In this example, both the internal server port and the port visible from the outside are 5000, the default port for Flask. With multiple containers, this should be something else to avoid collisions. XGBoost is chosen as the model for this application, with the default parameters. For an actual application, more finetuning of the model would be needed.

Once the training pipeline is defined, it can be executed from the main “Pipeline Builder” window. This phase takes care of model creation and training. For complex models and large data sets, this will take quite a lot of time.
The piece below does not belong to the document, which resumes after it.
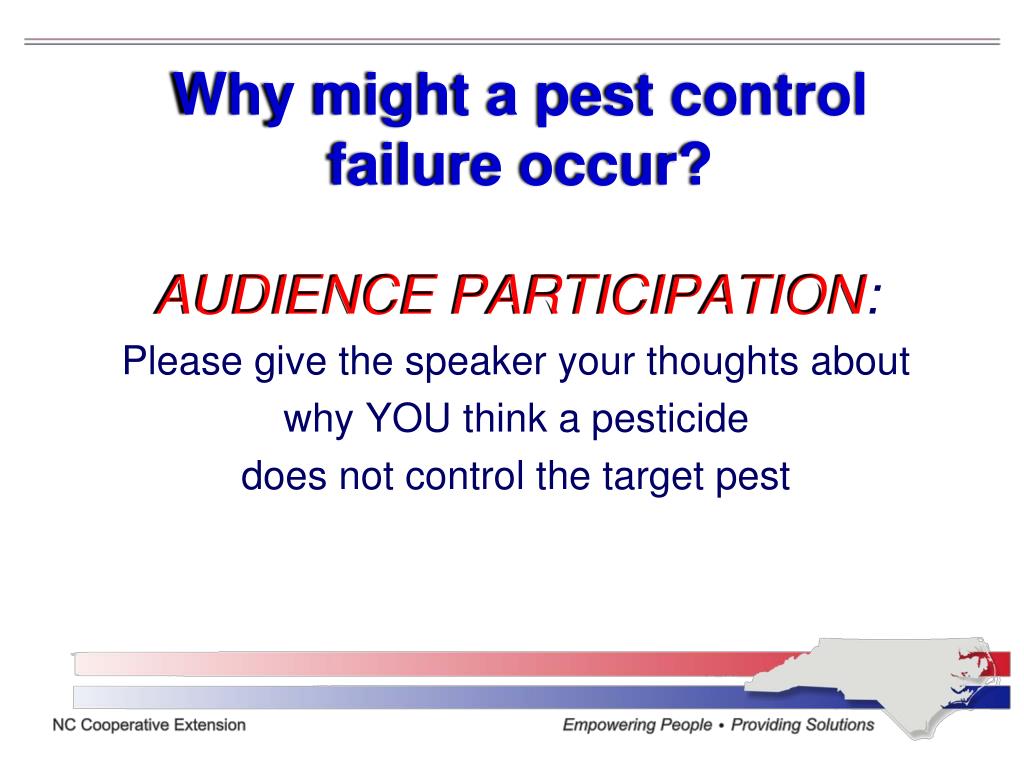 Why might a pest control failure occur?

AUDIENCE PARTICIPATION:

Please give the speaker your thoughts about why YOU think a pesticide does not control the target pest

NC Cooperative Extension

Empowering People • Providing Solutions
Once the training pipeline has finished, predictive pipelines can be built using the model.

Predicting

The first prediction pipeline in this example defines an access point via the REST API. Only the data from the REST interface is used as the input for predictions, so a special empty data source is used as an input to the data task.

The predictive pipeline is based on a function defined with SQL using the machine learning container. This definition is made in a data task.
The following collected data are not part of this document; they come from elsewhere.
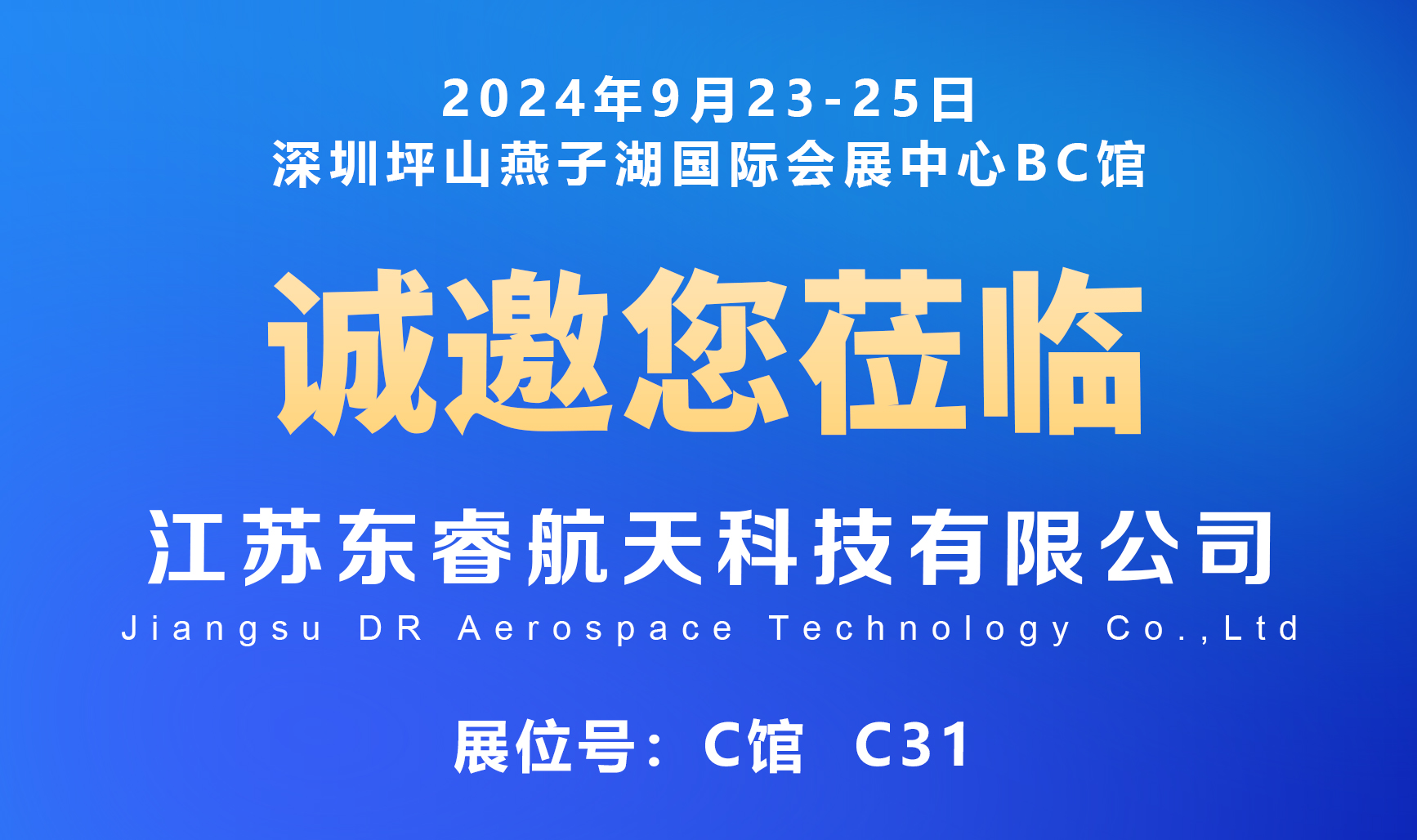 2024年9月23-25日
深圳坪山燕子湖国际会展中心BC馆

诚邀您莅临

江苏东睿航天科技有限公司
Jiangsu DR Aerospace Technology Co.,Ltd

展位号：C馆 C31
The definition of the prediction function consists of defining the port of the container, the return type of the function and the structure of the function itself.
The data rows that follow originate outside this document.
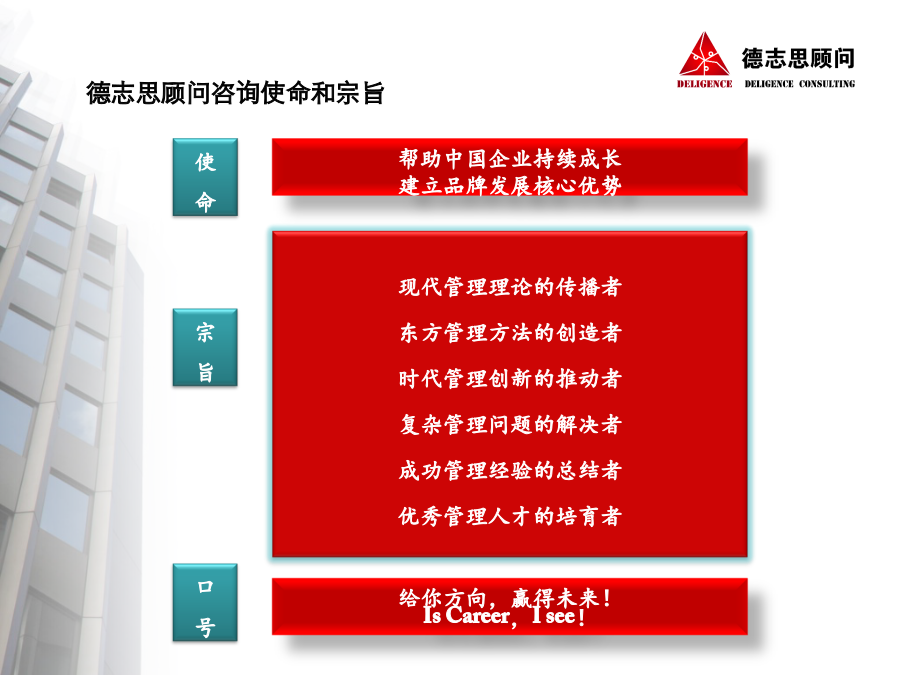 德志思顾问
DELIGENCE DELIGENCE CONSULTING

德志思顾问咨询使命和宗旨

使命

帮助中国企业持续成长
建立品牌发展核心优势

宗旨

现代管理理论的传播者
东方管理方法的创造者
时代管理创新的推动者
复杂管理问题的解决者
成功管理经验的总结者
优秀管理人才的培育者

口号

给你方向，赢得未来！
Is Career，I see！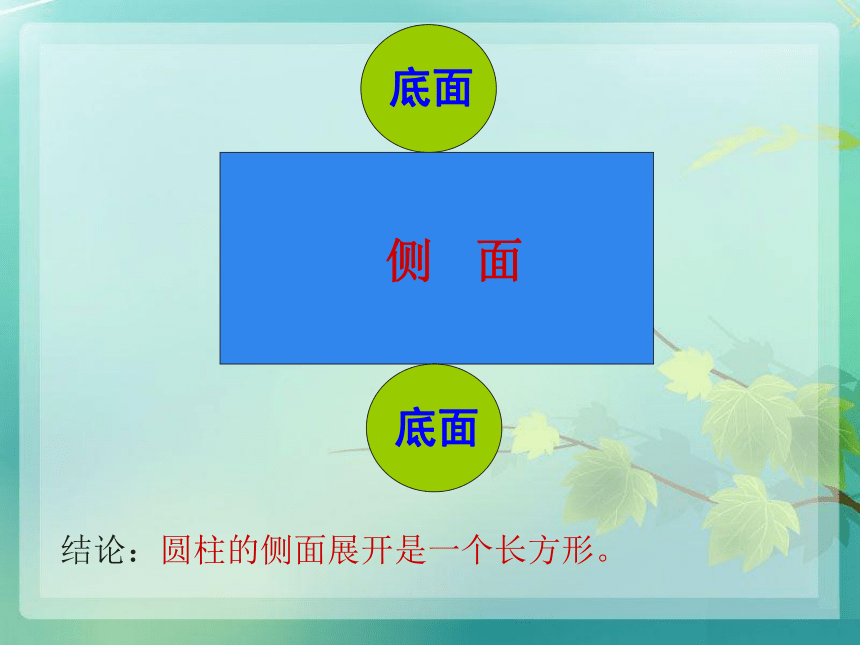 底面

侧　面

底面

结论：圆柱的侧面展开是一个长方形。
The variables and the types of the prediction call are defined with the JSON API driver. After the prediction pipeline is defined, the predictions can be accessed by calling

https://kone.whereos.com/api/flow_forecast/demo_predict/31/0/5.1/1.8″>https://<server>/api/<application>/<pipeline>/<path_#1>/<path_#2>/…
(for example: https://kone.whereos.com/api/flow_forecast/demo_predict/31/0/5.1/1.8″>https://kone.whereos.com/api/flow_forecast/demo_predict/31/0/5.1/1.8)

[
    {
        "xgb": [
            5.9604644775390625E-8,
            0.22008103132247925,
            5.9604644775390625E-8,
            5.9604644775390625E-8,
            5.9604644775390625E-8,
            5.9604644775390625E-8,
            5.9604644775390625E-8,
            5.9604644775390625E-8,
            5.9604644775390625E-8,
            -6.746053695678711E-4,
            1.5481176376342773,
            0.9573951959609985,
            2.716968059539795,
            0.6374685764312744,
            28.40283966064453,
            3.001434803009033,
            47.48316955566406,
            1.205366849899292,
            17.89867401123047,
            9.303804397583008,
            11.548957824707031,
            7.589839458465576,
            12.240169525146484,
            4.23101806640625,
            16.329538345336914,
            8.032950401306152,
            6.049868106842041,
            8.026823043823242,
            12.423727035522461,
            12.14470386505127,
            6.426841735839844,
            32.54367446899414,
            3.541936159133911,
            21.986160278320312,
            4.155551910400391,
            28.460851669311523,
            23.993276596069336,
            8.305785179138184,
            0.0011903941631317139,
            5.92604923248291,
            4.9953742027282715,
            2.712473154067993,
            1.0000437498092651,
            11.98184585571289,
            0.7505946159362793,
            2.424765110015869,
            5.9604644775390625E-8,
            0.029594719409942627
        ]
    }
]

Prediction output is returned as a JSON-file. The format of the data can be adjusted in the prediction pipeline’s data task.

Predicting to a file

In this second example, the prediction pipeline takes an internal data asset as the source for prediction input and writes the prediction outputs into an internal data asset. These predictions are formatted into an hourly instead of a daily data structure.

An internal data asset is first chosen as the input for the pipeline, and it is connected to a prediction task. Predictions are then connected to an output task that writes the data into a file in the system.

The predicting function is defined similarly as in the first pipeline. The actual prediction is part of a select-statement that formats the input data and output data suitably.

The predicted data is output into a file. Once these definitions are made, the pipeline can be executed from the main “Pipeline Builder” window.

Predictions can be formatted and used in further data processing.